___ Input records

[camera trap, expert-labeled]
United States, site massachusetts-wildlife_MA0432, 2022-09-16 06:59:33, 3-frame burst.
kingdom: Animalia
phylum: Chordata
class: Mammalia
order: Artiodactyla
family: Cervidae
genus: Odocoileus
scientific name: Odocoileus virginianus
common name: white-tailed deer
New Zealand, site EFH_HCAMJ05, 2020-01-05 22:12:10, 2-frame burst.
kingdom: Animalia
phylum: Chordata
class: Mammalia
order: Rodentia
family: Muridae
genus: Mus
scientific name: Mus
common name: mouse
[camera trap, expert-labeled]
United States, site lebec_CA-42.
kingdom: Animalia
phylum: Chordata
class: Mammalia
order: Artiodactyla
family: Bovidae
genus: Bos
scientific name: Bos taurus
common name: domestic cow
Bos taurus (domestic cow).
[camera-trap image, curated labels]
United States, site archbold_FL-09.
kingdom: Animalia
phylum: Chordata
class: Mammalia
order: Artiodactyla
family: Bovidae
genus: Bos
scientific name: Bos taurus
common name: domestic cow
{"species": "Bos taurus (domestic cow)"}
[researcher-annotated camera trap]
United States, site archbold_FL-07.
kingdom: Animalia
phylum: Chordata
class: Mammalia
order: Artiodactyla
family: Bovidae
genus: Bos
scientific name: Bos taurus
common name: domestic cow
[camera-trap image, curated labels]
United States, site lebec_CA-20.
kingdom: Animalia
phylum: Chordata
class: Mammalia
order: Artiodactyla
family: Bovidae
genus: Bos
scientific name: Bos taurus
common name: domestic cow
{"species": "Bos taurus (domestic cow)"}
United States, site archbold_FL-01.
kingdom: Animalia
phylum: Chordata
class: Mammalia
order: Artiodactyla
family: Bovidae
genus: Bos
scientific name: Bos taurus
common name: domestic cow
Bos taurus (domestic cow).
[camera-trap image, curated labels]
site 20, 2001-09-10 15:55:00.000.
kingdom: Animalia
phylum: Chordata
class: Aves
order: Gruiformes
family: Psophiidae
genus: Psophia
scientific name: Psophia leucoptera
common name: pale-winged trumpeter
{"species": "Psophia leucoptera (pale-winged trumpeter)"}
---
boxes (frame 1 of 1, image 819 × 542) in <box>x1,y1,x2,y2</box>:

______

Go through the data and copy each line exactly as it reads.

[camera trap, expert-labeled]
United States, site massachusetts-wildlife_MA0432, 2022-09-16 06:59:33, 3-frame burst.
kingdom: Animalia
phylum: Chordata
class: Mammalia
order: Artiodactyla
family: Cervidae
genus: Odocoileus
scientific name: Odocoileus virginianus
common name: white-tailed deer
New Zealand, site EFH_HCAMJ05, 2020-01-05 22:12:10, 2-frame burst.
kingdom: Animalia
phylum: Chordata
class: Mammalia
order: Rodentia
family: Muridae
genus: Mus
scientific name: Mus
common name: mouse
[camera trap, expert-labeled]
United States, site lebec_CA-42.
kingdom: Animalia
phylum: Chordata
class: Mammalia
order: Artiodactyla
family: Bovidae
genus: Bos
scientific name: Bos taurus
common name: domestic cow
Bos taurus (domestic cow).
[camera-trap image, curated labels]
United States, site archbold_FL-09.
kingdom: Animalia
phylum: Chordata
class: Mammalia
order: Artiodactyla
family: Bovidae
genus: Bos
scientific name: Bos taurus
common name: domestic cow
{"species": "Bos taurus (domestic cow)"}
[researcher-annotated camera trap]
United States, site archbold_FL-07.
kingdom: Animalia
phylum: Chordata
class: Mammalia
order: Artiodactyla
family: Bovidae
genus: Bos
scientific name: Bos taurus
common name: domestic cow
[camera-trap image, curated labels]
United States, site lebec_CA-20.
kingdom: Animalia
phylum: Chordata
class: Mammalia
order: Artiodactyla
family: Bovidae
genus: Bos
scientific name: Bos taurus
common name: domestic cow
{"species": "Bos taurus (domestic cow)"}
United States, site archbold_FL-01.
kingdom: Animalia
phylum: Chordata
class: Mammalia
order: Artiodactyla
family: Bovidae
genus: Bos
scientific name: Bos taurus
common name: domestic cow
Bos taurus (domestic cow).
[camera-trap image, curated labels]
site 20, 2001-09-10 15:55:00.000.
kingdom: Animalia
phylum: Chordata
class: Aves
order: Gruiformes
family: Psophiidae
genus: Psophia
scientific name: Psophia leucoptera
common name: pale-winged trumpeter
{"species": "Psophia leucoptera (pale-winged trumpeter)"}
---
boxes (frame 1 of 1, image 819 × 542) in <box>x1,y1,x2,y2</box>:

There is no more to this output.